I just finished installing Ubuntu 9.10 server edition on a shiny new Dell PowerEdge R805 box, as part of expanding our malware analysis labs. No big deal - half an hour of babysitting an installer, right?
It took me 5 hours, thanks to some really stupid decisions made by the Ubunutu team surrounding perhaps the most vital part of the installation process: the bootloader.
The actual install itself was nice and easy, just like I've come to expect out of the Ubuntu folks: sane defaults, good explanations when I had to make a relevant choice, and generally minimal requirements for interactivity. Anybody with even the most basic computer experience could fumble their way through it. After finishing, I took my CD out, rebooted...and suddenly found myself at a Busybox shell with a note about GRUB being unable to find the root filesystem.
I figured I'd done something really retarded, because in all of the years I've been installing *NIX operating systems, I've only had one other bootloader failure - an OpenBSD "Bad Magic" issue when I was swapping out hard drives that made immediate sense once I did two seconds worth of Googling, and that yielded a fun little picture in the process. So I sat down, thought for a second, and then realized I'd installed the 32-bit version of Ubunutu on a box with 8GB of RAM and a terabyte worth of hard drive - which sure seemed like a good reason for the OS to not be seeing the drive properly.
So I headed back to my desk, burned a copy of the 64-bit version, reinstalled, and got...the exact same Busybox shell. Damnit!
A quick bit of Googling seemed to suggest that there were issues with GRUB recognizing really big disks. Since I'd just used the whole drive with Ubuntu's guided LVM setup, I figured that either my /boot partition was way off past the end of where GRUB could read, or that my / partition was just too big for it to handle. That's what I get for being lazy, I figured, and headed back into installer land, this time manually partitioning things so that /boot was at the very start of the drive, / was 50GB, and /var took up the rest of the space. Another 30-minute installation later, I rebooted, figuring I'd be all set.
Not so much.
Confused, I followed the suggestion at the Busybox shell and did a "cat /proc/modules". Sure enough, mptbase, mptsas, and scsi_transport_sas were all loaded - exactly the modules I needed to be able to see this SAS/MPT BIOS controller. /dev/sda* existed, and inspecting /boot/grub/grub.cfg (side note: Linux people, can we *please* agree on one frikkin' extension for config files?) showed that my root device was set properly. What the hell?
Getting desperate, I spent some substantial time scouring the web for answers. It seems that a number of people have had problems installing various versions of Ubuntu on the R805 boxes - but in classic Linux style, any time someone popped onto a forum or a mailing list asking how to fix boot issues with this hardware, the thread ended with some variant of "Hey, I figured it out! Thanks guys!", and NO GODDAMNED DESCRIPTION OF HOW THEY FIXED THE PROBLEM. Seriously, people, it takes like two minutes to explain the fix, and it will save countless people countless hours of pain if you just make sure your solution is archived somewhere on the web.

→ ROWS
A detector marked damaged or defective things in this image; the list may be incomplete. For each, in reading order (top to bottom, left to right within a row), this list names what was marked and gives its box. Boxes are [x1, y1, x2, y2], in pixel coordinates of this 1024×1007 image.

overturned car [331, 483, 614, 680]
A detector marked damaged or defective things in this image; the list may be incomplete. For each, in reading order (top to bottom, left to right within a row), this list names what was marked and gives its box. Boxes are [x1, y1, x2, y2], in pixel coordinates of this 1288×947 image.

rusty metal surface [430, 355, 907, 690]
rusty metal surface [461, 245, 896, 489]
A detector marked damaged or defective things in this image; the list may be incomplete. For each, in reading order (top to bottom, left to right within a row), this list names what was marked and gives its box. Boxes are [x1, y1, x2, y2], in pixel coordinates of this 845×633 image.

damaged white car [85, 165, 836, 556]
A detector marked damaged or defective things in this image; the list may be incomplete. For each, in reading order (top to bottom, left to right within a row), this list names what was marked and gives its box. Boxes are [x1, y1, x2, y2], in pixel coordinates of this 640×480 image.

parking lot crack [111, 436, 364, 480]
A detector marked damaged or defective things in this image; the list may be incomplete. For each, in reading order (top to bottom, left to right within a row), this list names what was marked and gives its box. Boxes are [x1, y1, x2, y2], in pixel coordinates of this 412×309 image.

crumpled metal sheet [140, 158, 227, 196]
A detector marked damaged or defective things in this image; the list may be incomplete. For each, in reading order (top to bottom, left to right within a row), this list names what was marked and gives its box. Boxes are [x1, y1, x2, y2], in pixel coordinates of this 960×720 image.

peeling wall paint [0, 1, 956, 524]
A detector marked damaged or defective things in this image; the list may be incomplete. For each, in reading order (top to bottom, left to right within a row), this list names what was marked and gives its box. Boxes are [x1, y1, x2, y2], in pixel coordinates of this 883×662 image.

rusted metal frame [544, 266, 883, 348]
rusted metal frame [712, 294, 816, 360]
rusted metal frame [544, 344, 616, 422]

→ WHAT IS REQUIRED
Give the stretch of the Ubuntu bootloader post from "I figured I'd" through "Busybox shell. Damnit!" again, swapping "OpenBSD" for "FreeBSD".

→ SOLUTION FOR THIS PROBLEM
I figured I'd done something really retarded, because in all of the years I've been installing *NIX operating systems, I've only had one other bootloader failure - an FreeBSD "Bad Magic" issue when I was swapping out hard drives that made immediate sense once I did two seconds worth of Googling, and that yielded a fun little picture in the process. So I sat down, thought for a second, and then realized I'd installed the 32-bit version of Ubunutu on a box with 8GB of RAM and a terabyte worth of hard drive - which sure seemed like a good reason for the OS to not be seeing the drive properly.
So I headed back to my desk, burned a copy of the 64-bit version, reinstalled, and got...the exact same Busybox shell. Damnit!